Planning around his work schedule, Zimny-Schmitt kept a close eye on flight and car rental prices to decide when to book his trips, which also informed his itineraries. He usually flew into an airport and then drove long distances from there.

“I set a budget kind of arbitrarily of something like $10 per county,” he explained. 

He would hit a county, then color it in orange on a printed map filled with many others waiting to be explored. And as the map became more orange, he began to explore counties off the beaten path, like those in the deep South and rural parts of America. He writes in an article on Medium:

“With the low hanging fruit gone, I faced the more difficult (and expensive) proposition of traveling to counties in states along the East Coast and in the broader South. Did I really want to do this? Wouldn’t it be scary to drive through the hollows of West Virginia and the bayous of Louisiana alone?”

For Zimny-Schmitt, that was an opportunity for inner growth.

“I think I’m more naturally an introvert who’s learned extraversion perhaps over the course of the past decade, not solely through this project but in part,” Zimny-Schmitt said.

“I think I became a lot less afraid to say hello to someone that maybe before I felt, ‘Well I have nothing in common with them. What would I ever talk about?’ So I think it helped bring me out of my shell in that way.”

It also opened his eyes to some of the geographic and economic divides of the United States, including one experience when he traveled to the Mississippi Delta with some friends.

“We all met in Memphis, we drove down to Greenwood. We were going to have breakfast there, and both of the places that Google said were open … ended up being closed. And downtown was eerily deserted at 10 a.m. on a Saturday morning.” 

For Zimny-Schmitt, seeing a desolate downtown in a small rural area was nothing new. But for his friends, it was much more profound.

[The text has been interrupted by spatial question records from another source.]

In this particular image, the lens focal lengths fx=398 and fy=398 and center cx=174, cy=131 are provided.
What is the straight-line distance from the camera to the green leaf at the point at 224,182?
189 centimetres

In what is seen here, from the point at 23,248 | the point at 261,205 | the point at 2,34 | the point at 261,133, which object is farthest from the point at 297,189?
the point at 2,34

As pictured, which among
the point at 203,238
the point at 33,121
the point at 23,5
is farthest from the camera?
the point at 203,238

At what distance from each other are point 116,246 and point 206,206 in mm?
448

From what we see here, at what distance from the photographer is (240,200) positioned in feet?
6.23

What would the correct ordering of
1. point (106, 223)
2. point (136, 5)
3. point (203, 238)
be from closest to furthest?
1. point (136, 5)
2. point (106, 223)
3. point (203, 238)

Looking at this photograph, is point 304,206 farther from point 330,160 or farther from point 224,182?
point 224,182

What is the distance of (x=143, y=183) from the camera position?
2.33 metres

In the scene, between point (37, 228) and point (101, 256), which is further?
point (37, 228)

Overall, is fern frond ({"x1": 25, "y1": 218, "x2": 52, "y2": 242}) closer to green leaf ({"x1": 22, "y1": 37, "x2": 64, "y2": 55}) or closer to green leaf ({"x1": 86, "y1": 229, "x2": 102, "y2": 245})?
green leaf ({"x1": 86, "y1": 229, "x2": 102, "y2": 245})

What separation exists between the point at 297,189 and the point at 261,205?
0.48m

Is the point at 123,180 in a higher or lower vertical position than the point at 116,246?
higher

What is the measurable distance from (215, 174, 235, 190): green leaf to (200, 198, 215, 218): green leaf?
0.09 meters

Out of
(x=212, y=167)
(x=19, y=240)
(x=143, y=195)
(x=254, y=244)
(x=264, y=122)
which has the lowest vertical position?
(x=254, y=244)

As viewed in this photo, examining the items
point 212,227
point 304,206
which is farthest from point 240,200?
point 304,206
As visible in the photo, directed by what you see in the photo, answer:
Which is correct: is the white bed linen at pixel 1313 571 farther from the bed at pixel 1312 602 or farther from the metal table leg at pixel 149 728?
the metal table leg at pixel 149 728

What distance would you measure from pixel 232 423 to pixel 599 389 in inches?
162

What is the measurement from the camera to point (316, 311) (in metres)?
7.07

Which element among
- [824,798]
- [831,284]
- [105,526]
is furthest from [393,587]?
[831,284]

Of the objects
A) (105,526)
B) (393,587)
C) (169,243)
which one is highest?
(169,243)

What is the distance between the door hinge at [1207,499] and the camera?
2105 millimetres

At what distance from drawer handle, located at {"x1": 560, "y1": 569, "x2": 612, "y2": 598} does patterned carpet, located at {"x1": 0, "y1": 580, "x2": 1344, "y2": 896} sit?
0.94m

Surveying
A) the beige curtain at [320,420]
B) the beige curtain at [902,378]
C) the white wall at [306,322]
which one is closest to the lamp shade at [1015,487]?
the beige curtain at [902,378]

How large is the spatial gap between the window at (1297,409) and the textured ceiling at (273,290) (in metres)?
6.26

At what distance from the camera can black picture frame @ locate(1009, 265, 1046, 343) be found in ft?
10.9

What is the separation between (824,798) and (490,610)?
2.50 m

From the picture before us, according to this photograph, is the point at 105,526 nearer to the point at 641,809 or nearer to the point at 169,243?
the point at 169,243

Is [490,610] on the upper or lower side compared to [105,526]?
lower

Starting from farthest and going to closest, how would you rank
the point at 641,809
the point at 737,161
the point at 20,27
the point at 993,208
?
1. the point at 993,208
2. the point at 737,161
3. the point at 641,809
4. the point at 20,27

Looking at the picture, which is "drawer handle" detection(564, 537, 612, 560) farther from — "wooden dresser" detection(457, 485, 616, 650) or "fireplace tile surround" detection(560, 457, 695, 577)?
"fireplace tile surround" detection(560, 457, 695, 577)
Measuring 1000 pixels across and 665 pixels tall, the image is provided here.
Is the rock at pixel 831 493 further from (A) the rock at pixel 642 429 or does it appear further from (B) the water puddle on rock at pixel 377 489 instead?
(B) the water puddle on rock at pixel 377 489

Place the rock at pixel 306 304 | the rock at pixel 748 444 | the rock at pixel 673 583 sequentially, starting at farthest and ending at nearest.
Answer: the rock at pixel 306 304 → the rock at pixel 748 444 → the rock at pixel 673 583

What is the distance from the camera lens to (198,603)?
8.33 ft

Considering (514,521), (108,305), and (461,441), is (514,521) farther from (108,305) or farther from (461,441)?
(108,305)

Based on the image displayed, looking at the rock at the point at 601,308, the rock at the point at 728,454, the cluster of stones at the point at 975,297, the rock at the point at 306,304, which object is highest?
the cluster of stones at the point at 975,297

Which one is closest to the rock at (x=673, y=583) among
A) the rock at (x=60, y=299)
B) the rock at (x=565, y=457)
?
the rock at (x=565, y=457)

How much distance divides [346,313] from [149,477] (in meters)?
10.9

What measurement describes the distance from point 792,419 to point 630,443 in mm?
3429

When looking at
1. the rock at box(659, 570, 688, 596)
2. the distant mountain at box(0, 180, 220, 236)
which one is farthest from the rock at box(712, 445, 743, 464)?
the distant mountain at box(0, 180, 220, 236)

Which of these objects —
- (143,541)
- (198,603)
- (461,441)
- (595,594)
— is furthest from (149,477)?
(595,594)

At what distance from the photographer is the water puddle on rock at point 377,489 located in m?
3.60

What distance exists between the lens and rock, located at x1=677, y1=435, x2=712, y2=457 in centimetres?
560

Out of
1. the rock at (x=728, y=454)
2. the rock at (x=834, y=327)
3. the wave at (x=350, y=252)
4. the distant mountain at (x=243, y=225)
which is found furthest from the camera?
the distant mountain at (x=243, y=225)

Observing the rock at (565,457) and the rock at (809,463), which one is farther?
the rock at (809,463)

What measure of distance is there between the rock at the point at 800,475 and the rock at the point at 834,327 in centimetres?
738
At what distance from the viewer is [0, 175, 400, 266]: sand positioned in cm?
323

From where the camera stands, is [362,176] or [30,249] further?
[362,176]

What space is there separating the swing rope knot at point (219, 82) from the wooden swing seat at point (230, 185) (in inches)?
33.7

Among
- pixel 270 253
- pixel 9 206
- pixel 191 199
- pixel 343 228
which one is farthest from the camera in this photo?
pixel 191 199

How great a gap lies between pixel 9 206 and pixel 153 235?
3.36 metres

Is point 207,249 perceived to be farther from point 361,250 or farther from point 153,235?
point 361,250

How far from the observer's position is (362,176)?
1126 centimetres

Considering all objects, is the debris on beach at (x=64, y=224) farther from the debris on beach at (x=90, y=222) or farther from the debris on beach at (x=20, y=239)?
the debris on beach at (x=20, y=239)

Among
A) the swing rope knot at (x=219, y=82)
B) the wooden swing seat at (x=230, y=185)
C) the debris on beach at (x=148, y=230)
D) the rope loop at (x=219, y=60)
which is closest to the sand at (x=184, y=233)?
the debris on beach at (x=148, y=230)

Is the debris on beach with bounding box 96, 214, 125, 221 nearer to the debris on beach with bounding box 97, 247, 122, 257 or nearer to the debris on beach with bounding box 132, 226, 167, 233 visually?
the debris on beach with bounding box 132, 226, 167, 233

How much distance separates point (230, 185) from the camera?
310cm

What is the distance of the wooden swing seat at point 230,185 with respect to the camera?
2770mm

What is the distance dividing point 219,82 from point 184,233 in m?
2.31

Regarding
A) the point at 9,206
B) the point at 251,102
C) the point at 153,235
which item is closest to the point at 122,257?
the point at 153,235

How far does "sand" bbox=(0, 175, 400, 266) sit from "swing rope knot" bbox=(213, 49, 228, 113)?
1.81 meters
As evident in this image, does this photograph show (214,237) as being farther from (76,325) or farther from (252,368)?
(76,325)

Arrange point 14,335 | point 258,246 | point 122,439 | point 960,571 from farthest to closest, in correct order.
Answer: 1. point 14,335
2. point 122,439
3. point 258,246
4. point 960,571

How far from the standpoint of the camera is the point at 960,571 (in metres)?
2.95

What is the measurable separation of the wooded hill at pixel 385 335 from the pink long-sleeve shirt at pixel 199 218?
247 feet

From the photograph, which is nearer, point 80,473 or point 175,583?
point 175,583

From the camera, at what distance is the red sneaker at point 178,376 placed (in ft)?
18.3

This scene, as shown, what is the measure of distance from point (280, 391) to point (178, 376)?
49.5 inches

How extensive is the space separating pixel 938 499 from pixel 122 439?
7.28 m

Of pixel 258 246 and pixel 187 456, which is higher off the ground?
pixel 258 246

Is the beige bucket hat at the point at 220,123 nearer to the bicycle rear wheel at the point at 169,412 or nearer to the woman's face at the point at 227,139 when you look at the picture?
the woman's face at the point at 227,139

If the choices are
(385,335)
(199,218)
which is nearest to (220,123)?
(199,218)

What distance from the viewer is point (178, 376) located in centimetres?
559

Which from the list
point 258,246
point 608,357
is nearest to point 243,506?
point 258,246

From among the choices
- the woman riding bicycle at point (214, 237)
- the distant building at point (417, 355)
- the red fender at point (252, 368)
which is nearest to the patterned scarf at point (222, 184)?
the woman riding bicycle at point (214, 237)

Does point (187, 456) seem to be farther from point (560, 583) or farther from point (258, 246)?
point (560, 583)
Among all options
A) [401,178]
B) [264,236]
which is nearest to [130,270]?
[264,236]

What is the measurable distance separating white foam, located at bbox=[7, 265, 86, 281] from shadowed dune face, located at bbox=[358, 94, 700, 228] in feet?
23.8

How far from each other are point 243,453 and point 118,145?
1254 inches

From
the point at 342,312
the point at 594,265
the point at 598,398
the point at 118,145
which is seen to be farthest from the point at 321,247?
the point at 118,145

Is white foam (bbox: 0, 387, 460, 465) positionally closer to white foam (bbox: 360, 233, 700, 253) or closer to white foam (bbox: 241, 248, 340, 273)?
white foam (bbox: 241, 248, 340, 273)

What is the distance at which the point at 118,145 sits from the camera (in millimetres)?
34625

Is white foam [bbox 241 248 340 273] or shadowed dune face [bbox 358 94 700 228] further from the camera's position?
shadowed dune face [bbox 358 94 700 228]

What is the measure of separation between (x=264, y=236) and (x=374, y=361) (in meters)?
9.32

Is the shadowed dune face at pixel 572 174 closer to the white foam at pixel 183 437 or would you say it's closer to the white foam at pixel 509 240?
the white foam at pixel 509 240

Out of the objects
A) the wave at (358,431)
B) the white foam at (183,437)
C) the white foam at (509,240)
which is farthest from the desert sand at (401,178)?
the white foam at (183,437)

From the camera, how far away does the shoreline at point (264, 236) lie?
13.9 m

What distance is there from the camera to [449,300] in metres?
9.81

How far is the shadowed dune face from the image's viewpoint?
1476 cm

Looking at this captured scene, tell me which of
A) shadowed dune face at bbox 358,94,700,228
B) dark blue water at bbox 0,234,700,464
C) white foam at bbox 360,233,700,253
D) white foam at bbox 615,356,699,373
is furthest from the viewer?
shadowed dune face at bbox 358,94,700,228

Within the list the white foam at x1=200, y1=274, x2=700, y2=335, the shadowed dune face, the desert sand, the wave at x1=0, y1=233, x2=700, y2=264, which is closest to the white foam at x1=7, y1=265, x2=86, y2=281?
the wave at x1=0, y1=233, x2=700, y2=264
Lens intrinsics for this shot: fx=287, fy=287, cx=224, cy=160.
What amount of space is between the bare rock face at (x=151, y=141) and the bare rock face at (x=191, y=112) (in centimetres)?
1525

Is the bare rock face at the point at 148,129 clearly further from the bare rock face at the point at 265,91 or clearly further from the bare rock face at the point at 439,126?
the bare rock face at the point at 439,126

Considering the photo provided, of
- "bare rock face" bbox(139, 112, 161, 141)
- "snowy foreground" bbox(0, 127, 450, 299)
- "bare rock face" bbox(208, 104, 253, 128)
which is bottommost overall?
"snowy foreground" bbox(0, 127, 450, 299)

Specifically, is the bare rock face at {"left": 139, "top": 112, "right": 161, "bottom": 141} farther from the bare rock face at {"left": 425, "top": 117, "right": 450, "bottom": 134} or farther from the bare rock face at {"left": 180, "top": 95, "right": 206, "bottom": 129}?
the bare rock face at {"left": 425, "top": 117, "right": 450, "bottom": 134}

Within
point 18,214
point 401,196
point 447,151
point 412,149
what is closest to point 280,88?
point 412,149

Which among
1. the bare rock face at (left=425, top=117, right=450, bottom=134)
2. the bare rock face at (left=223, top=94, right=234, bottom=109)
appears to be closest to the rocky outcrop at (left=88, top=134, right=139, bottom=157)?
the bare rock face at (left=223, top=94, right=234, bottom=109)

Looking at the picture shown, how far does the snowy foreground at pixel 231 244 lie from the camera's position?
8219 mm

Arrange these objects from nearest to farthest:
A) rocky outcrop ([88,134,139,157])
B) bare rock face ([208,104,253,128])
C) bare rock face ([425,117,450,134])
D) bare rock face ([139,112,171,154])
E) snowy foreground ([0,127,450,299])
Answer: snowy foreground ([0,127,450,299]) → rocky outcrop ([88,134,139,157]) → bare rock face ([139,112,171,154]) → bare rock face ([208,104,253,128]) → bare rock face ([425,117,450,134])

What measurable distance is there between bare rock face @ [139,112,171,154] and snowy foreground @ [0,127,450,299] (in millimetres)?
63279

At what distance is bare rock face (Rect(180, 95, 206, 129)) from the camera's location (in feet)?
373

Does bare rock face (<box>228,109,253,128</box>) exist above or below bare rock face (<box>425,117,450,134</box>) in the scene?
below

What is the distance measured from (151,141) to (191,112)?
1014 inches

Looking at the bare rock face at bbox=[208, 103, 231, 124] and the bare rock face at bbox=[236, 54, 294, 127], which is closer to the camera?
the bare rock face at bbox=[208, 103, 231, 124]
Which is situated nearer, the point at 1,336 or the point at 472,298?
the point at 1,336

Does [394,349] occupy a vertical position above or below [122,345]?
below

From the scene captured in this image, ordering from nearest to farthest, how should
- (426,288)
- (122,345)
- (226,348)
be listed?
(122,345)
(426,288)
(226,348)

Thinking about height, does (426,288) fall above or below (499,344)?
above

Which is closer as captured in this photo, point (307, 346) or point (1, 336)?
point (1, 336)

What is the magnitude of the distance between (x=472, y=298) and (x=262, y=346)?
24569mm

“They were surprised and said, ‘This is one of the saddest little towns I’ve ever seen.’ And to me I was like, ‘Wow I’ve been to 1,000 towns that look just like this,’” he told CPR News. “So it was just understanding that most people don’t spend time visiting these forgotten places.”

And so the group ate at a nearby McDonald's instead.

Zimny-Schmitt finished his 3,143 county multi-year odyssey last November on the Natchez Trace Parkway in Alabama. It’s a national park that also crosses into Mississippi and Tennessee.

“I almost couldn’t believe it. I still feel there are places I haven’t seen because counties in the West are big, and I could have gone through one side and haven’t seen other places,” he said. “It was almost like this is the end of one journey, but it’s not necessarily the end of learning.”

People standing in front of and along the grounds of a historical-styled red grey and white building surrounded by lush green shrubbery.
Courtesy Danny Zimny-Schmitt
The North Shore of Oahu, Hawaii.

Reflecting on his journey, Zimny-Schmitt underscored why he wanted to share his experiences with others.

“The most important thing is to never pass up an opportunity to have a genuine, heartfelt interaction with someone who you feel you might not have anything in common with,” he said.

“If we’re going to heal a lot of the divides in our country, it’s going to take all of us not being afraid to get out of our comfort zones, to humanize other people and understand where their perspectives are coming from.”  

While visiting every county in the U.S. is ambitious, others have done it before.

There’s even a club for those that have accomplished the gargantuan geographic task called the “Extra Miler Club.”

While Zimny-Schmitt thinks he might be the youngest to ever accomplish this feat, he plans to confirm it at the club’s next annual meeting on June 29 in Lansing, Mich.